OBJECTIF DE L'EXERCICE: Recopiez à l'identique l'ensemble des entrées ci-dessous, sans reproduire les images.

DONNÉES À TRAITER:
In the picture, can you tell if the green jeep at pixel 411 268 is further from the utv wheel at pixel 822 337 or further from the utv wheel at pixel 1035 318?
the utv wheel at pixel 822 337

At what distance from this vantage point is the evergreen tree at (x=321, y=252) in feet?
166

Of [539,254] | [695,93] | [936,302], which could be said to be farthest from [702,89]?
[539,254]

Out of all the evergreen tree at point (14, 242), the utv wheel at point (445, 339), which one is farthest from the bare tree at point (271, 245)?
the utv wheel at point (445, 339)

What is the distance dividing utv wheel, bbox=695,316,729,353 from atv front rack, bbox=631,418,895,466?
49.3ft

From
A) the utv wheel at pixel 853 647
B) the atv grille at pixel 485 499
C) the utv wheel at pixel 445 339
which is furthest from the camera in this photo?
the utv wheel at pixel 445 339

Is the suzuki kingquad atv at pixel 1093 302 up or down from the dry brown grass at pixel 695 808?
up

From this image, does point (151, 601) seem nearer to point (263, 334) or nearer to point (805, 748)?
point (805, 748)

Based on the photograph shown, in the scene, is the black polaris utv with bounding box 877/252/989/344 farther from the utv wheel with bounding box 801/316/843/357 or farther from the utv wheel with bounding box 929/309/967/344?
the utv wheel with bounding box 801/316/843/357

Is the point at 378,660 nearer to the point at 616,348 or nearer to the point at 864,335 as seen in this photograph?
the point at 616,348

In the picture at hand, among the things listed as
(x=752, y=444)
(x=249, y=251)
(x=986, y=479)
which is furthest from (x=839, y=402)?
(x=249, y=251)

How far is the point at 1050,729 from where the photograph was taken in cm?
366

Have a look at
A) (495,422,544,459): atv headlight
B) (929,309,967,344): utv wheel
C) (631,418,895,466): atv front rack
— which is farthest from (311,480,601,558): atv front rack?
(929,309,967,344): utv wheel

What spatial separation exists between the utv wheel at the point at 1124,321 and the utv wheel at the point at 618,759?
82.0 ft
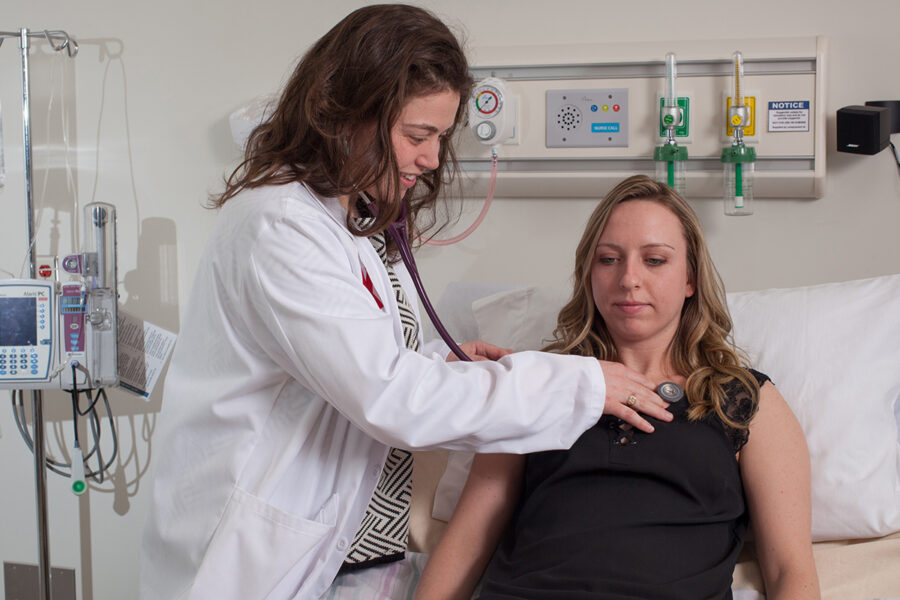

RÉPONSE À L'EXERCICE:
In the picture, can you tell if the green jeep at pixel 411 268 is further from the utv wheel at pixel 822 337 or further from the utv wheel at pixel 1035 318?
the utv wheel at pixel 822 337

At what distance from this vantage point is the evergreen tree at (x=321, y=252) in feet?
166

Of [539,254] | [695,93] | [936,302], which could be said to be farthest from [702,89]?
[539,254]

Out of all the evergreen tree at point (14, 242), the utv wheel at point (445, 339), which one is farthest from the bare tree at point (271, 245)?
the utv wheel at point (445, 339)

What is the distance dividing utv wheel, bbox=695,316,729,353 from atv front rack, bbox=631,418,895,466?
49.3ft

From
A) the utv wheel at pixel 853 647
B) the atv grille at pixel 485 499
C) the utv wheel at pixel 445 339
which is furthest from the camera in this photo?
the utv wheel at pixel 445 339

Is the suzuki kingquad atv at pixel 1093 302 up or down from the dry brown grass at pixel 695 808?
up

From this image, does point (151, 601) seem nearer to point (263, 334) or nearer to point (805, 748)?
point (805, 748)

Based on the photograph shown, in the scene, is the black polaris utv with bounding box 877/252/989/344 farther from the utv wheel with bounding box 801/316/843/357 or farther from the utv wheel with bounding box 929/309/967/344?
the utv wheel with bounding box 801/316/843/357

Is the point at 378,660 nearer to the point at 616,348 or nearer to the point at 864,335 as seen in this photograph?
the point at 616,348

In the picture at hand, among the things listed as
(x=752, y=444)
(x=249, y=251)
(x=986, y=479)
which is furthest from (x=839, y=402)?
(x=249, y=251)

How far is the point at 1050,729 from where the photograph was taken in cm?
366

Have a look at
A) (495,422,544,459): atv headlight
B) (929,309,967,344): utv wheel
C) (631,418,895,466): atv front rack
— which is farthest from (311,480,601,558): atv front rack?
(929,309,967,344): utv wheel

What spatial separation exists between the utv wheel at the point at 1124,321 and the utv wheel at the point at 618,759?
82.0 ft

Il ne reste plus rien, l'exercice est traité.